KABUL • A motorcycle-riding Taleban suicide bomber killed six United States soldiers near Kabul in a brazen attack as the resurgent militant group battled to seize a key southern district in Afghanistan's opium-growing heartland.
The bombing on Monday during a joint patrol with Afghan forces near Bagram, the largest US military base in Afghanistan, marks one of the deadliest attacks on foreign troops in the country this year.
The Taleban claimed responsibility for the assault, which underscores a worsening security situation a year after Nato formally ended its combat operations in Afghanistan.
"It is with deep regret that I learnt that six US service members died in Afghanistan on Monday," US Defence Secretary Ashton Carter said in a statement, adding that three others were wounded, including an American contractor. "It serves as a painful reminder of the dangers our troops face every day in Afghanistan."

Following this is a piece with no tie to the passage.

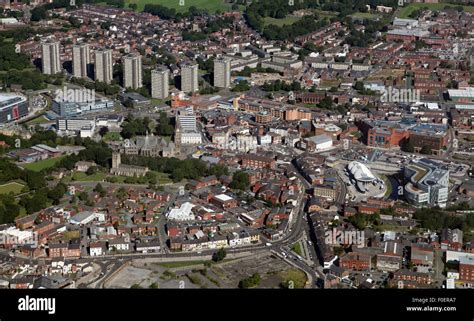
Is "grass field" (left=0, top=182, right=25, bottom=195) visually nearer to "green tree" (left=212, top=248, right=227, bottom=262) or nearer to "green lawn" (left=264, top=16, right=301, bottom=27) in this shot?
"green tree" (left=212, top=248, right=227, bottom=262)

The attack came as Taleban insurgents in Helmand were closing in on the strategic district of Sangin, tightening their grip on the volatile southern province. Local residents reported crippling food shortages in the district, long seen as a hornet's nest of insurgent activity, after the Taleban began storming government buildings on Sunday.

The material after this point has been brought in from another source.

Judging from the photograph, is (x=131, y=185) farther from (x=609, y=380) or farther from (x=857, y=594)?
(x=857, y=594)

"The Taleban have captured the police headquarters, the governor's office, as well as the intelligence agency building in Sangin," deputy Helmand governor Mohammad Jan Rasoolyar said. "Fighting is escalating in the district," he said.
Mr Rasoolyar's comments come a day after he posted a desperate plea on Facebook to President Ashraf Ghani, warning that the province was at risk of falling to the Taleban.
The government in Kabul said reinforcements had been dispatched to Sangin while denying claims of large casualties and rejecting assertions that the district was at risk of being captured. But residents said roads to Sangin had been heavily mined by insurgents, and exhausted soldiers besieged in government buildings were begging for food rations.
The grim assessment bore striking similarities to the security situation that led to the brief fall of the northern city of Kunduz in September - the biggest Taleban victory in 14 years of war.
The fall of Helmand would deal another stinging blow to Afghan forces who have struggled to rein in the ascendant insurgency without the full backing of Nato forces.
Highlighting the gravity of the situation, US special forces have been sent to Helmand in recent weeks to assist Afghan forces, a senior Western official told AFP, without offering details.
This month marks a year since the US-led Nato mission in Afghanistan transitioned into an Afghan- led operation, with allied nations assisting in training local forces.
US President Barack Obama in October announced that thousands of US troops would remain in Afghanistan past next year, backpedalling on previous plans to reduce the force and acknowledging that Afghan forces are not ready to stand alone.